Is slap another hard disk in a pc. "Because the motherboard says it supports raid" and not notice much diffrence.
Only mentioning game performance and not mentioning any other benefit, then stating raid is not worth it, is the equivalent of a one sided argument. In essesence you stated the other benefits are not worth it by the very fact that you didn't mention them.
" because this is about gamimg only what people are looking at are load speeds, yes in game loading too."-
Well, there are two things here. I have a raid 0 setup with two raptor x's, and i can tell a large difference in loads times when they're raided... My guess would be the tests from which you got your stats from are not entirely setup right. Or the load times were bottlenecked in other places than just the drive. That, and you just can't ignore the fact that it assists in performance elsewhere, whether or not they're using that as a benchmark is irrelevant.
"since you keep harping on about REDUNDANCY, you can easly get around this on a home pc with just a backup once a week. how much changes on a games pc from week to week, a few save files that are important to the user? maybe a internet site."-
Well, that is not nearly the same at all. In raid you get a realtime backup, bit for bit, with regular data backups your data will be lagging behind a day, a week...etc (and trust me, there are a lot of files changing all the time). Along with this, if a drive dies in raid, you can still run your computer, not the case with regular data backup where you have to get a new drive, reinstall your os, reinstall your apps, drivers, then restore the data from the backup and continue running.
Now, there is backup exec and acronis.
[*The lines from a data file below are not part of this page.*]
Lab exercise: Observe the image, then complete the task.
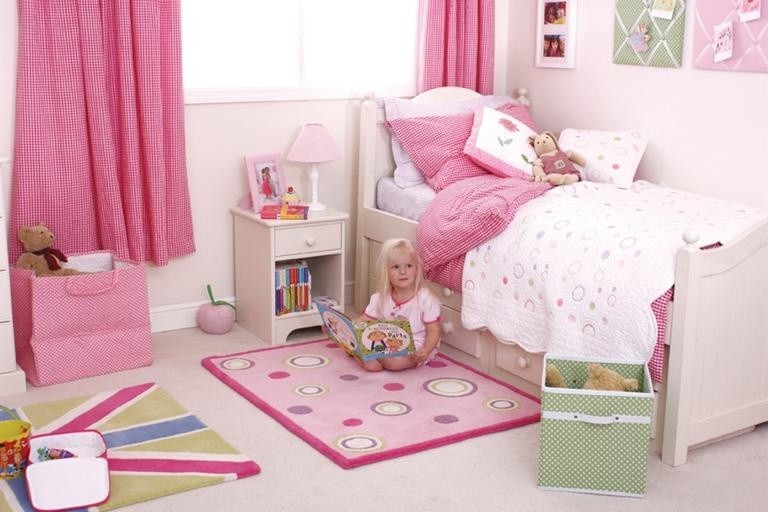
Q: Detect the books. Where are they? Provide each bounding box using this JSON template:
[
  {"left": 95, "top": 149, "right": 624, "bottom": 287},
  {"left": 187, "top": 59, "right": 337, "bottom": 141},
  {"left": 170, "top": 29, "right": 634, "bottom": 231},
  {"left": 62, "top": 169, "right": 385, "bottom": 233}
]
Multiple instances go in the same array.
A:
[
  {"left": 317, "top": 303, "right": 416, "bottom": 363},
  {"left": 276, "top": 261, "right": 311, "bottom": 317},
  {"left": 260, "top": 204, "right": 310, "bottom": 220}
]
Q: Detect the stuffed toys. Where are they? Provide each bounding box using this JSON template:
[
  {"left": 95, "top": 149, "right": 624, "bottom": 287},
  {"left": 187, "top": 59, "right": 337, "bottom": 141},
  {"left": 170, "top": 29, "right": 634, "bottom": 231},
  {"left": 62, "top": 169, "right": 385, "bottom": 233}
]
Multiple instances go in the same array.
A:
[
  {"left": 530, "top": 132, "right": 587, "bottom": 187},
  {"left": 545, "top": 362, "right": 639, "bottom": 394},
  {"left": 15, "top": 221, "right": 85, "bottom": 277}
]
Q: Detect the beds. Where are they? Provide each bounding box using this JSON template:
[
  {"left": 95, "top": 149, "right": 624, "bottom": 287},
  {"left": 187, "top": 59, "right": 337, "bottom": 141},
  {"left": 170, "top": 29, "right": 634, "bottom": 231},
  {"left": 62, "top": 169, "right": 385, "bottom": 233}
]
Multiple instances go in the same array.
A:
[{"left": 354, "top": 86, "right": 768, "bottom": 466}]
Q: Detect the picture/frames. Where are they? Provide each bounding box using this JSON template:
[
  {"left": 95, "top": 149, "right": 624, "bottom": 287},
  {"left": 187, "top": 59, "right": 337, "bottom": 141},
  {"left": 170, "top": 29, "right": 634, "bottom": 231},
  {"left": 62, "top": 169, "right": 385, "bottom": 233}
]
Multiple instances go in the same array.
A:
[
  {"left": 244, "top": 153, "right": 289, "bottom": 213},
  {"left": 535, "top": 0, "right": 577, "bottom": 68}
]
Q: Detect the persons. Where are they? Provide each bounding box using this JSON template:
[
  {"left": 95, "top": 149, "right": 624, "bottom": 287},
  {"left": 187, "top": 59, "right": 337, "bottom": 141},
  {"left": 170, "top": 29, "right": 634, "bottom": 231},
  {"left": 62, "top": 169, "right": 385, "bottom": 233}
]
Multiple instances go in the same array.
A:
[
  {"left": 544, "top": 34, "right": 565, "bottom": 58},
  {"left": 261, "top": 166, "right": 279, "bottom": 199},
  {"left": 320, "top": 238, "right": 443, "bottom": 373}
]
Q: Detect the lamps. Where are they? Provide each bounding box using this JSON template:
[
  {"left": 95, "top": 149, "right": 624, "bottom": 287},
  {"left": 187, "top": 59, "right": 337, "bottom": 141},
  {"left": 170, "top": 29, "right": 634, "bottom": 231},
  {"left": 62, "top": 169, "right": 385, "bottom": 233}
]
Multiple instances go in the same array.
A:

I use acronis at home, its quite nice. Basically it creates an image of your hard drive, bit for bit. If a hard drive dies on a system with no raid, you can simply restore the backup and thats it. The backup in this case restores the os install, all settings, and all data (and stores it all in a compressed format). However, while this is cool, it is still a far cry from the realtime redundancy offered by raid, and depending on the version you go for it at the very least cost as much as a new raid controller (though imo both should be used together).
"Is slap another hard disk in a pc. "Because the motherboard says it supports raid" and not notice much diffrence."
True, some may do this. But honestly, i wouldn't expect that number to be very large. Eitherway, this is a pretty weak point.